Introduction to Software Metrics

Measurement

Measurement is a process via which numbers or symbols are assigned to attributes of entities in the real world in order to describe them according to some set of rules.

  • An entity is an object or event in the real world
  • Attributes are features or properties of entities

Example of entities / attributes in software engineering

Entity Attribute Measure
Program code Length # of lines of code (LOC)
Program code Quality # of faults found per KLOC
Program code Reliability Mean time to failure (MTF) in CPU hours
Completed project Duration Months from start to finish

Representational theory of Measurement

The representational theory of measurement seeks to formalise our intuition about the way the world works. It states that:

  • Data we obtain as measures should represent attributes of the entities we observe
  • Manipulation of the data should preserve relationships that we observe among the entities
  • Our intuition is the starting point for all measurement

Empirical relations

An empirical relation is one for which there is a reasonable consensus about which entities are in the relation. For example, "taller than" is a relation defined on the set of pairs of people - we say that "taller than" is an empirical relation for height.

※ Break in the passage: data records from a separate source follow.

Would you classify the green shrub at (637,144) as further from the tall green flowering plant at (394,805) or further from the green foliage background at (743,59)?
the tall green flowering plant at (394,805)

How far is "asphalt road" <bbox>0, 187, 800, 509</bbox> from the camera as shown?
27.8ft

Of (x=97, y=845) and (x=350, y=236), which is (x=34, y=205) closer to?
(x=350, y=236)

Formally we define measurement as a mapping from empirical world → formal relational world. A measurement is the number/symbol assigned to an entity by this mapping in order to characterise an attribute.

The representational condition of measurement

The measurement mapping M must map attributes of entities into numbers and empirical relations to numerical relations in such a way that the empirical relations preserve and are preserved by the numerical relations.

eg.
Joe is taller than (empirical relation) Fred if and only if M(Joe) > M(Fred) (numerical relation)


Measurement and models

A model is an abstraction of reality. This allows us to strip away detail and view an entity or concept from a particular perspective. Models come in many different forms (equations, diagrams, mappings, etc..).
The representational condition requires every measure to be associated with a model of how the measure maps the entities and attributes in the real world to the elements of a numerical system.

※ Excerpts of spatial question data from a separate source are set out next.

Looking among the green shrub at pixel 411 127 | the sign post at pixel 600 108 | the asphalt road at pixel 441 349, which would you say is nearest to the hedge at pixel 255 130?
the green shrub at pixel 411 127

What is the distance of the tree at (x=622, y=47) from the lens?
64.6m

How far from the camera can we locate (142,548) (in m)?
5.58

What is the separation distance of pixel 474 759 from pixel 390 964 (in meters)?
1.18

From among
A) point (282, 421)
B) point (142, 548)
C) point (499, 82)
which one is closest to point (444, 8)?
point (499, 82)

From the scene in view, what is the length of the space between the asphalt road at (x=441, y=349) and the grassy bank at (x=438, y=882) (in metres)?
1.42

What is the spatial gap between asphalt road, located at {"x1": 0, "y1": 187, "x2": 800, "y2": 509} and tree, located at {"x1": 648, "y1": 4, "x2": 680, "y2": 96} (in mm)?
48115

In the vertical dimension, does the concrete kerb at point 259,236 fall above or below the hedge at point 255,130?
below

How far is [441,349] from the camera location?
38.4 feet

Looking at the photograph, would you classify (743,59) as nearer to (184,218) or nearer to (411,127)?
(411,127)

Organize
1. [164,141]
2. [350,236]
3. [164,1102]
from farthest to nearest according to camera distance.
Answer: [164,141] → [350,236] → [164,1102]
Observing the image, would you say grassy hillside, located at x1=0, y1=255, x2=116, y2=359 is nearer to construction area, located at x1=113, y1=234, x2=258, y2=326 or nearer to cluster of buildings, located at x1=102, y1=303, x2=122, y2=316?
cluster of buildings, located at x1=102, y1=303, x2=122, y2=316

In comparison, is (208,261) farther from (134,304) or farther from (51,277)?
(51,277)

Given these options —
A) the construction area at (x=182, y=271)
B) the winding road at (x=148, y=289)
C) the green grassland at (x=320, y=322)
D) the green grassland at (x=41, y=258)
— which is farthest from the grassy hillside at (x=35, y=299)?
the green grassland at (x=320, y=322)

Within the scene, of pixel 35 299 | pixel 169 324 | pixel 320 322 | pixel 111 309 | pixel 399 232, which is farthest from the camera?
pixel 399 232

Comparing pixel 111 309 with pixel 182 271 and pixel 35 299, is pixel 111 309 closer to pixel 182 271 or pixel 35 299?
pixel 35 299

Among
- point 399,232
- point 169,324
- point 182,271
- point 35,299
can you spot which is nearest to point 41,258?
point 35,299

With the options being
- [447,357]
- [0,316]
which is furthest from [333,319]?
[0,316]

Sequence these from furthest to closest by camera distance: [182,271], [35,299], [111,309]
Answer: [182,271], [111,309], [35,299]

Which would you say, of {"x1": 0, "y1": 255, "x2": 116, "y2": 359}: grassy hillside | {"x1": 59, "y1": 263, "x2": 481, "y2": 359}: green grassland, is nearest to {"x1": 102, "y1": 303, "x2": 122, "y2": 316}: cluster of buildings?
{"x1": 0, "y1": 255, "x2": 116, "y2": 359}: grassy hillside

Example: to measure the length of programs using lines of code we need to create a model of a program:…

  • Do we treat separate statements on the same line as distinct lines of code?
  • Should comments be counted?
  • Do we count data declarations?

It should also handle:

  • Programs written in a combination of languages
  • Situations where different versions run on different platforms

Direct Measurement

Direct measurement of an attribute of an entity involves no other attribute or entity (eg: the length of a physical object can be measured without reference to any other objects or attributes).

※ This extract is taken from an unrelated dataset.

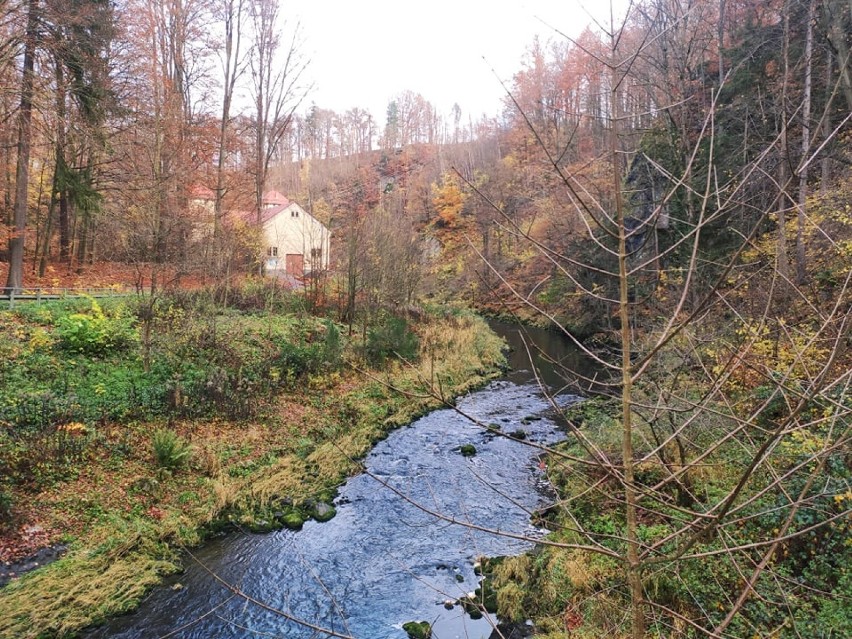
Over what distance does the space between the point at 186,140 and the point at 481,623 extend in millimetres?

Examples (Software engineering):

  • Length of source code (LOC)
  • Duration of testing process (hours)
  • Number of defects found during testing

Indirect Measurement

Indirect measurement of an attribute of an entity involves other attributes or entities (eg: density of a physical object can only be measured in terms of mass and volume).
Examples (Software engineering):

  • Module defect density (# of defects / module size)
  • Requirement stability (# of initial requirements / total # of requirements)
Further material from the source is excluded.